■ **Task description**: When you find the line with "A: Wildebeest (blue" among the records below, reproduce it and each line after it exactly, ending with the line with "scientific name: Hymenoptera".

━━━━━━━━━━━━━━━━━━━━

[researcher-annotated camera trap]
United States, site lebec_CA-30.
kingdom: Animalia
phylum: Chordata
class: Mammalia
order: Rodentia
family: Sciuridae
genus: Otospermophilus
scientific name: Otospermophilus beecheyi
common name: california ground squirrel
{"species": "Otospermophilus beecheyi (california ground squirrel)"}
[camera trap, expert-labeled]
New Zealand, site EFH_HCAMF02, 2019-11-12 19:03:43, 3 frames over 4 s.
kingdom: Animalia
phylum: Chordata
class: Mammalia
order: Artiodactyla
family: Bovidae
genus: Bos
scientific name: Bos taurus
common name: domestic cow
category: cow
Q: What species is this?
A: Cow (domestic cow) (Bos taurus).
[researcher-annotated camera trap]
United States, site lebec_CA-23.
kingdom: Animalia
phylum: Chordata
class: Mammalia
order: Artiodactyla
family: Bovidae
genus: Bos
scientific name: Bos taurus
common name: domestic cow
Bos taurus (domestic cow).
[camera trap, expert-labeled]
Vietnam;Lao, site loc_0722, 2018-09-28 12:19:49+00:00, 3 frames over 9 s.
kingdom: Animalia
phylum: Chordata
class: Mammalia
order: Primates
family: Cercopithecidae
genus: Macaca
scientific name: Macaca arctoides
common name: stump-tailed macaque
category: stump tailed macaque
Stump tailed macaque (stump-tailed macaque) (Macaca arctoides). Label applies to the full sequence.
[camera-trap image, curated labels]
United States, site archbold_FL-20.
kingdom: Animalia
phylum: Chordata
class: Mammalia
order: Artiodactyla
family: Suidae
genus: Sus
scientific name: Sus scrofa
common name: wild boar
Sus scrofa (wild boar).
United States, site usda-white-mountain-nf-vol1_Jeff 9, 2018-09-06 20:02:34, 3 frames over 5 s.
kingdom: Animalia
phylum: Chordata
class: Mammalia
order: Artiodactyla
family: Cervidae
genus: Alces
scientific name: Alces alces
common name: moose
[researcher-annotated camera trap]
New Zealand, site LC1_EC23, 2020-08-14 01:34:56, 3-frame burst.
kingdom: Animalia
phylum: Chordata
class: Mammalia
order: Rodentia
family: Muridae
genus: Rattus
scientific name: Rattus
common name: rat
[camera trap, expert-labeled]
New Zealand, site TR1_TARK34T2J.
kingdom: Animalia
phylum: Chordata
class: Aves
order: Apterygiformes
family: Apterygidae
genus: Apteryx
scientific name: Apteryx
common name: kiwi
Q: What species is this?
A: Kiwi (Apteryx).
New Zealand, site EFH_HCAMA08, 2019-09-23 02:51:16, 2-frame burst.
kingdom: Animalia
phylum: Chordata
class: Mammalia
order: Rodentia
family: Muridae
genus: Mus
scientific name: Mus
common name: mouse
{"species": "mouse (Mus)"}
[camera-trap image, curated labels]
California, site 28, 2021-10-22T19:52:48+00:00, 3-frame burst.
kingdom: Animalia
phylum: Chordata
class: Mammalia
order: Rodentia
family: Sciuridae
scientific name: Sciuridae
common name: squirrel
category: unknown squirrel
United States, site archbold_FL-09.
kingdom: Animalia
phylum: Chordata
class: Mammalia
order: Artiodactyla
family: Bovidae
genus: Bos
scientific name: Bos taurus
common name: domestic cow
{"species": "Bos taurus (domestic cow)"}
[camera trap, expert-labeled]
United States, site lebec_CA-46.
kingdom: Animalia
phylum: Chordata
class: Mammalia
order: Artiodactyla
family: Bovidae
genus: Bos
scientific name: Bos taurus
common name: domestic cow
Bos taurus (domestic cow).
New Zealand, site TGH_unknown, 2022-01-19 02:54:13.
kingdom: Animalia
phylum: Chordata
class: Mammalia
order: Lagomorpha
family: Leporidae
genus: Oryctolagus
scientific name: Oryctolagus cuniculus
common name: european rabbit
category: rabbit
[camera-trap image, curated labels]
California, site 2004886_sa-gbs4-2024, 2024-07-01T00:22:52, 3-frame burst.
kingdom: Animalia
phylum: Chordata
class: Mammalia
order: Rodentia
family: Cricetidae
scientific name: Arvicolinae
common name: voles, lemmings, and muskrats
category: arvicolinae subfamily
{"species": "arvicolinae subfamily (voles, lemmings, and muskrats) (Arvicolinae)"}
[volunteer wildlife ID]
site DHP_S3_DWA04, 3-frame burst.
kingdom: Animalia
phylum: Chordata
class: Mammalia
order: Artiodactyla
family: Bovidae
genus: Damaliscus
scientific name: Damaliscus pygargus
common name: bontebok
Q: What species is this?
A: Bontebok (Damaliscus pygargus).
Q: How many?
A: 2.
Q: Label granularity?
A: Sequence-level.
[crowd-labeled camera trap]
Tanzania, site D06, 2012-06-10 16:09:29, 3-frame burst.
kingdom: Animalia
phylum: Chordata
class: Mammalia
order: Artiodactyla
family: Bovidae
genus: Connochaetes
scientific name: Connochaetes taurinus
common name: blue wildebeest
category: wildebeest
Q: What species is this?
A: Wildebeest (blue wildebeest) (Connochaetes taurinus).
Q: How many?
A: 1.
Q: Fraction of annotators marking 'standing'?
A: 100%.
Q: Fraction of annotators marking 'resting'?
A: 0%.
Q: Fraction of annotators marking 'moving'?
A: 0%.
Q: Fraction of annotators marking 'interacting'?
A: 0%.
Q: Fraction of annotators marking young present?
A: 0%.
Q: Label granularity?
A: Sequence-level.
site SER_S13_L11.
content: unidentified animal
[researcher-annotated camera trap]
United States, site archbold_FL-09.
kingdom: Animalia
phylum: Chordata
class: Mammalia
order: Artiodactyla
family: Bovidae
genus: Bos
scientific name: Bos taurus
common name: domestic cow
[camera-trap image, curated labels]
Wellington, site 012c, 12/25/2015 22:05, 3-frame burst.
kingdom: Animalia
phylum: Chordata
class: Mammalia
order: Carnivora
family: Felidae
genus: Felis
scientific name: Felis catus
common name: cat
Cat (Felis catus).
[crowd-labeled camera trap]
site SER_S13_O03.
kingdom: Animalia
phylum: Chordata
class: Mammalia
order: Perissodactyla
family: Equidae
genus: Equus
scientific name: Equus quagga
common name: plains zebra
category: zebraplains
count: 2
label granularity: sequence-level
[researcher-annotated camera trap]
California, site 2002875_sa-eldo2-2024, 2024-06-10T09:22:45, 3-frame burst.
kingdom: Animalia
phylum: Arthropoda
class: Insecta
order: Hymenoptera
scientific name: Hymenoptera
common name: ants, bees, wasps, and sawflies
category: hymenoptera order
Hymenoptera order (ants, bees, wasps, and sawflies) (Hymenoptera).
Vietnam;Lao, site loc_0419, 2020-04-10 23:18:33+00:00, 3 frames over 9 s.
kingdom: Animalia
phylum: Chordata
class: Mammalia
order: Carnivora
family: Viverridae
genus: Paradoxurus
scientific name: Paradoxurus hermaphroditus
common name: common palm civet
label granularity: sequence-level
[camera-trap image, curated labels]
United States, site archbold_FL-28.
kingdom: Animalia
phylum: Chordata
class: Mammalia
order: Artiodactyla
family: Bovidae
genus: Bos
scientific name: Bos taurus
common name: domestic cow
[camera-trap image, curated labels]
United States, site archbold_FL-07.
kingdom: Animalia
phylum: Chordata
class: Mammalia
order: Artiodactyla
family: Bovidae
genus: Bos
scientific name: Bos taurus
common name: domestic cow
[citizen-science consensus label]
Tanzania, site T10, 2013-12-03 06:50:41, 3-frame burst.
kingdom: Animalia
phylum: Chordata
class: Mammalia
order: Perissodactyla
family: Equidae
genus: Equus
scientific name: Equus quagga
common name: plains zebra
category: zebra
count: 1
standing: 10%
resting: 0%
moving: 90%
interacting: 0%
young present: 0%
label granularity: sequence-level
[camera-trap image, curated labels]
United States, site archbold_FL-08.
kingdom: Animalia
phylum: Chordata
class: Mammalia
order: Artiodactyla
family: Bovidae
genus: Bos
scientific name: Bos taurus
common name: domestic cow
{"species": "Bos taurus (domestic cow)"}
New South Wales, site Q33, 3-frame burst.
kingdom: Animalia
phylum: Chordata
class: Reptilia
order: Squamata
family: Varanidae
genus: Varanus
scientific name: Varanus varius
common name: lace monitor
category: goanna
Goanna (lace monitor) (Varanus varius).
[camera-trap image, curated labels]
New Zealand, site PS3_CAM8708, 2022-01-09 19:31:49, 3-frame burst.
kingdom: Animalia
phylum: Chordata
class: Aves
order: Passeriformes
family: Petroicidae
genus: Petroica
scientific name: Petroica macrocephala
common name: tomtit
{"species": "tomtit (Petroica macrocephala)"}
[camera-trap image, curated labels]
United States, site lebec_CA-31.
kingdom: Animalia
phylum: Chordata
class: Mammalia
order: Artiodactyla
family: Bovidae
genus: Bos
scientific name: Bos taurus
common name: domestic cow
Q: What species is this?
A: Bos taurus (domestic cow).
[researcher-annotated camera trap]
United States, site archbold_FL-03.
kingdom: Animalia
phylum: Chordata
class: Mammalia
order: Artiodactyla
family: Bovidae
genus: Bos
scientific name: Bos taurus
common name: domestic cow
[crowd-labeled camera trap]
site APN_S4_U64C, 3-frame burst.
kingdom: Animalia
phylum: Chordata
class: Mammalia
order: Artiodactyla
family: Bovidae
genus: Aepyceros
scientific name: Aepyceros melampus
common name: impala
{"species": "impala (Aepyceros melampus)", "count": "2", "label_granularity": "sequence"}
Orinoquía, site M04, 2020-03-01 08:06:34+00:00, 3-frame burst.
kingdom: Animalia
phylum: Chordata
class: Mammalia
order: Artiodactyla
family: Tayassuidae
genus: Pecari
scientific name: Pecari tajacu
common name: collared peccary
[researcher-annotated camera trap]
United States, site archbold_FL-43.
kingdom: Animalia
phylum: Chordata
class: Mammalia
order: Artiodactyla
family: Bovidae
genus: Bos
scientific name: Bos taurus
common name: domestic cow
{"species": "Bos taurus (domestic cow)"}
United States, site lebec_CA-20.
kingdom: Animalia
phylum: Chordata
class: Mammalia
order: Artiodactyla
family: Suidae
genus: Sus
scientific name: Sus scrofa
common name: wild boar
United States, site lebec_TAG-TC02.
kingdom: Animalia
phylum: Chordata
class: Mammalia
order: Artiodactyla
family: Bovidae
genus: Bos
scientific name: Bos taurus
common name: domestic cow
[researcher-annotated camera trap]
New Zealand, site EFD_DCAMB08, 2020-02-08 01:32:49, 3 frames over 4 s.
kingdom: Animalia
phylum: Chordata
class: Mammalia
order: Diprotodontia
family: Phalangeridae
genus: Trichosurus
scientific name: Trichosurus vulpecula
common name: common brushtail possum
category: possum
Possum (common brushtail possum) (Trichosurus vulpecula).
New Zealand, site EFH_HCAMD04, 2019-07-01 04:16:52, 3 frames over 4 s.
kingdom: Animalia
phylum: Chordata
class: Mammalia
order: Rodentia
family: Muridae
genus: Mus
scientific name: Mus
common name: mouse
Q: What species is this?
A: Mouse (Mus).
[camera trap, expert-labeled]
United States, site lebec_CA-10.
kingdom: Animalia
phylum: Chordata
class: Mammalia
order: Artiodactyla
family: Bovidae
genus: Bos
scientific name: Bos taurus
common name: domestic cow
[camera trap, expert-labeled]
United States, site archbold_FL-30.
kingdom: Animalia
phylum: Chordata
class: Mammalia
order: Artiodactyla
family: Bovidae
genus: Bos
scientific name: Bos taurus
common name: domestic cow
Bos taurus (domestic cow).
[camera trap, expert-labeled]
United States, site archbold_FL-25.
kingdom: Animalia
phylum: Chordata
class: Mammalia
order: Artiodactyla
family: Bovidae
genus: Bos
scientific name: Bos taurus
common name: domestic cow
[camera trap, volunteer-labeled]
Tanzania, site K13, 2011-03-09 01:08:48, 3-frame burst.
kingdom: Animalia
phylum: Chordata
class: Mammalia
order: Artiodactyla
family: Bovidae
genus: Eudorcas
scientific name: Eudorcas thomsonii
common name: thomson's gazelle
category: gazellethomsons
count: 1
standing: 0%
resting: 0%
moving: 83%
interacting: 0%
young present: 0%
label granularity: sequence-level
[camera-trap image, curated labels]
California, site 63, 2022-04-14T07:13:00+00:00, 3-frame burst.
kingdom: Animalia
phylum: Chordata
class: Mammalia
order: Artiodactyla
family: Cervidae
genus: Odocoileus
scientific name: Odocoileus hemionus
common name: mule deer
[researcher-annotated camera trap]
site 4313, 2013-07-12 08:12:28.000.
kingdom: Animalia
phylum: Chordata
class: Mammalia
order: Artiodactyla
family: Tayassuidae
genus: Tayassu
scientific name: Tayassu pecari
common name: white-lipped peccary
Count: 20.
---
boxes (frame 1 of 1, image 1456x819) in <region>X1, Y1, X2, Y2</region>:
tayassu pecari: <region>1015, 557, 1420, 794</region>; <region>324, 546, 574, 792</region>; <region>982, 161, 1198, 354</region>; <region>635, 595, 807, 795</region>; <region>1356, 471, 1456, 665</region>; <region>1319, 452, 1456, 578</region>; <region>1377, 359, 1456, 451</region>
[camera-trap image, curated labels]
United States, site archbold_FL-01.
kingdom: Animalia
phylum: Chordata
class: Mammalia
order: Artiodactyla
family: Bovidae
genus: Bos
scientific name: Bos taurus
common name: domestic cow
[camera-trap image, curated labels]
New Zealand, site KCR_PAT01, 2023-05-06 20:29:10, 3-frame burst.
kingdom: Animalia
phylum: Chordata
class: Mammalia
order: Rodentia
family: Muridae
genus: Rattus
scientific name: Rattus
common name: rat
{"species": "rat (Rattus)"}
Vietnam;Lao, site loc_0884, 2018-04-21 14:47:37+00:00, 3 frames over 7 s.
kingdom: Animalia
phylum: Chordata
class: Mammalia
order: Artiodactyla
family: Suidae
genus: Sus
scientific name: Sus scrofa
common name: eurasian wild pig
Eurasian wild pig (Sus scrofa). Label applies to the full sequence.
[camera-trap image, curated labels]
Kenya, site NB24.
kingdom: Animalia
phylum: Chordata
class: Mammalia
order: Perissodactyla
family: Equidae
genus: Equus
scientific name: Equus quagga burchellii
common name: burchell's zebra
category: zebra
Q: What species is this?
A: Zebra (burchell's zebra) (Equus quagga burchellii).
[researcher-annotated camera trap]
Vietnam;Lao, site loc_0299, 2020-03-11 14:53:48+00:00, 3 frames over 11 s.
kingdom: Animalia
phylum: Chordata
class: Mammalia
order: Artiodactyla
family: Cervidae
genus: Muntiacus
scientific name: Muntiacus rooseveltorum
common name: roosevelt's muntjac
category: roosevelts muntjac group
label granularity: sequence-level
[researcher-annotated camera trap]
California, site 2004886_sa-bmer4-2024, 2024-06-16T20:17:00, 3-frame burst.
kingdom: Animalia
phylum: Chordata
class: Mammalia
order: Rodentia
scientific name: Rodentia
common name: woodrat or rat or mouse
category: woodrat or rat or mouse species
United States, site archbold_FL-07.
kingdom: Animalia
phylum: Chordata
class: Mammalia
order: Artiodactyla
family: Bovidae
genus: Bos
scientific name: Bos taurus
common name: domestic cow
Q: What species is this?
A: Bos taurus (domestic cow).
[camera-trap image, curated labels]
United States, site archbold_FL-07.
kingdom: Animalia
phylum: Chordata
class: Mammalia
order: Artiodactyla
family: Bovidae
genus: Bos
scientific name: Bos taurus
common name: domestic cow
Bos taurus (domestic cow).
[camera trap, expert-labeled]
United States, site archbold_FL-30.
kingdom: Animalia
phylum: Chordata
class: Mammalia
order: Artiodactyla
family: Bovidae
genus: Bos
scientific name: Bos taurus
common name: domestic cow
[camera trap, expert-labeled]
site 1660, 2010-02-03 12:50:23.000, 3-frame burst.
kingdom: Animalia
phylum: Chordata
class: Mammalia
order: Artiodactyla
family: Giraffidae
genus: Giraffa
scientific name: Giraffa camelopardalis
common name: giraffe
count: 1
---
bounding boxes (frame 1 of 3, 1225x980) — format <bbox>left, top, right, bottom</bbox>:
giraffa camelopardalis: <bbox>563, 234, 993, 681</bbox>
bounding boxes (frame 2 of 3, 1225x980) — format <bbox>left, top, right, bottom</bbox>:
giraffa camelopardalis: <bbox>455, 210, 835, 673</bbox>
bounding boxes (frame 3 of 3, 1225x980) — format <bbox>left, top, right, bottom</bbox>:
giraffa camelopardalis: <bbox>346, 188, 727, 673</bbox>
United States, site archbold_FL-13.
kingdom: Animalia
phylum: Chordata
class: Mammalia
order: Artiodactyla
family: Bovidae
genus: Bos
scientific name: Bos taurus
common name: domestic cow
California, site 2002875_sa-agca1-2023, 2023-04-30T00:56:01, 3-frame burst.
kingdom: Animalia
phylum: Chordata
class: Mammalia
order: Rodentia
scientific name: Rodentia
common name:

━━━━━━━━━━━━━━━━━━━━

■ **Solution**:
A: Wildebeest (blue wildebeest) (Connochaetes taurinus).
Q: How many?
A: 1.
Q: Fraction of annotators marking 'standing'?
A: 100%.
Q: Fraction of annotators marking 'resting'?
A: 0%.
Q: Fraction of annotators marking 'moving'?
A: 0%.
Q: Fraction of annotators marking 'interacting'?
A: 0%.
Q: Fraction of annotators marking young present?
A: 0%.
Q: Label granularity?
A: Sequence-level.
site SER_S13_L11.
content: unidentified animal
[researcher-annotated camera trap]
United States, site archbold_FL-09.
kingdom: Animalia
phylum: Chordata
class: Mammalia
order: Artiodactyla
family: Bovidae
genus: Bos
scientific name: Bos taurus
common name: domestic cow
[camera-trap image, curated labels]
Wellington, site 012c, 12/25/2015 22:05, 3-frame burst.
kingdom: Animalia
phylum: Chordata
class: Mammalia
order: Carnivora
family: Felidae
genus: Felis
scientific name: Felis catus
common name: cat
Cat (Felis catus).
[crowd-labeled camera trap]
site SER_S13_O03.
kingdom: Animalia
phylum: Chordata
class: Mammalia
order: Perissodactyla
family: Equidae
genus: Equus
scientific name: Equus quagga
common name: plains zebra
category: zebraplains
count: 2
label granularity: sequence-level
[researcher-annotated camera trap]
California, site 2002875_sa-eldo2-2024, 2024-06-10T09:22:45, 3-frame burst.
kingdom: Animalia
phylum: Arthropoda
class: Insecta
order: Hymenoptera
scientific name: Hymenoptera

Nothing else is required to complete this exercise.